In the real world Halloween, dutiful parents check the goodie bags of treats their kids bring home. In Washington and other major federal centers, suspicious and nervous in the civil service folk routinely check the contents when Congress or the White House proposes a “reform” package.

Just last year, the White House crafted Washington’s version of Godzilla or Freddy Krueger: It was christened “sequestration” a process few had heard of or understood. Bottom line, it was a proposed series of annual cuts so awful (some would say stupid) that the creators thought it would never be put into play. In this case, the Sequestration monster. Many people blamed Congress for the series of automatic, decade-long cuts. But, as The Washington Post’s Bob Woodward reported sequestration was designed at the White House. It was intended to be a political doomsday bomb Congress wouldn’t dare trigger. Except it did and feds and their agencies live with it today, in the form of political and budgetary fallout. Your Halloween Preview: Trick or Treat, except minus the treat Congress took most of the heat for sequestration and the government-wide shutdown. But there is blame enough to go around, and feds are well aware they are often caught in the middle when politicians butt heads, stall action or simply do nothing, which has become a Washington art form.

Federal workers, their pay and benefits, dodged a bullet this year. Mainly because Congress couldn’t (or didn’t) get its act together enough to accomplish anything. The White House — because this is an election year — withdrew its support of a plan to reduce future pension payments for federal retirees. But that’s expected to go back in the next budget.

In 2013, the start of sequestration, politicians implemented their own version of The Hunger Games. Unlike the movie, the victims weren’t chosen by lot. Rather. the punishment was spread governmentwide, impacting everything from pay raises and promotions to training, travel and requiring higher pension contributions for new hires.
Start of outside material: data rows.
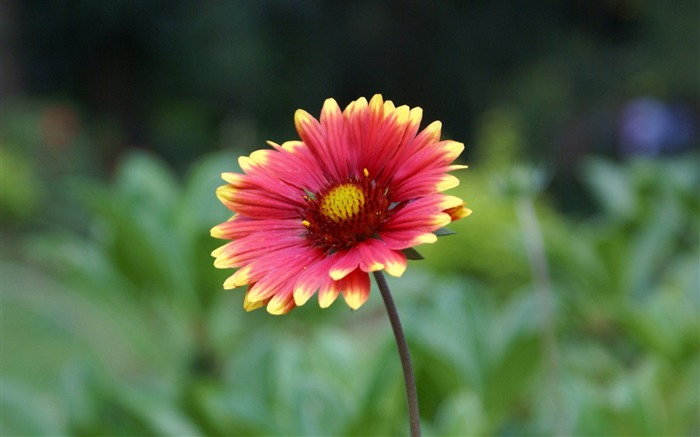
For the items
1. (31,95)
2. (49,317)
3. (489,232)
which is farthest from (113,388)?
(31,95)

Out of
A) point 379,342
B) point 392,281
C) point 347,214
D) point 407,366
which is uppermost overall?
point 392,281

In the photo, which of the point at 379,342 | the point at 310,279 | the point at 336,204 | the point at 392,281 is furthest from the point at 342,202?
the point at 392,281

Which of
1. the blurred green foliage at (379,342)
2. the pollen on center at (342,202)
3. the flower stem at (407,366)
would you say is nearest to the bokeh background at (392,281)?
the blurred green foliage at (379,342)

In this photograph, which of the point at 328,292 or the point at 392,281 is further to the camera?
the point at 392,281

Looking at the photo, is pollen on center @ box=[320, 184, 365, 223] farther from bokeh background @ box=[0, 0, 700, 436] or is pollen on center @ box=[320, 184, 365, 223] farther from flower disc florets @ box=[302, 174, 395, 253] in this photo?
bokeh background @ box=[0, 0, 700, 436]

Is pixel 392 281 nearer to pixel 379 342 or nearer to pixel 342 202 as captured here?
pixel 379 342

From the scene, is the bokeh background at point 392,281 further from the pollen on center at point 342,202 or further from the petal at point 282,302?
the petal at point 282,302

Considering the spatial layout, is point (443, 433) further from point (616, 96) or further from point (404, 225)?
point (616, 96)

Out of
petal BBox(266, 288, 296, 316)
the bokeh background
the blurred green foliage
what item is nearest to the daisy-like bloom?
petal BBox(266, 288, 296, 316)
Gridlock prevented most political mischief aimed at the civil service this year. But in 2013, for the first time since the Clinton administration, the White House and a GOP-led House play caused a governmentwide shutdown. It caused lots of problems, disrupted many operations and didn’t save a nickel because workers were paid for their time off.
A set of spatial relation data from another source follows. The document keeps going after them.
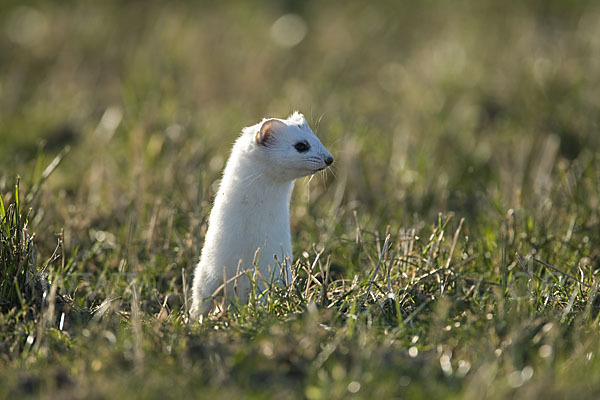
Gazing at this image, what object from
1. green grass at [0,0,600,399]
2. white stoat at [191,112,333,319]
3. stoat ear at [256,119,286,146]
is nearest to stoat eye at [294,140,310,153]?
white stoat at [191,112,333,319]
The 2013 shutdown was similar to the 1995-96 action, which also tarnished both political parties, although chief casualty was then House Majority Leader Newt Gingrich.
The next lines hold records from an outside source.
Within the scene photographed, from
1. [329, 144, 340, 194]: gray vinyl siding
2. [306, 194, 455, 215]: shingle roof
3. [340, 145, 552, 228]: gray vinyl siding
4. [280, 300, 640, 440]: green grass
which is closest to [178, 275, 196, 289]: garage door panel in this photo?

For federal workers, history keeps repeating itself to the point where, some years, it seems like every day is a bad version of Halloween. For more on what’s ahead, listen to yesterday’s Your Turn radio show. It featured a conversation with retiring Rep. Frank Wolf (R-Va.), who talks about a time when there were more pro-fed politicians, and when Democrats and Republicans worked together to protect them. Late in the show, Janet Kopenhaver of Federally Employed Women talks about what feds can expect in 2015. To listen, anytime, click here.


NEARLY USELESS FACTOID:

By Michael O’Connell

The 1984 horror movie A Nightmare on Elm Street was Johnny Depp’s first film.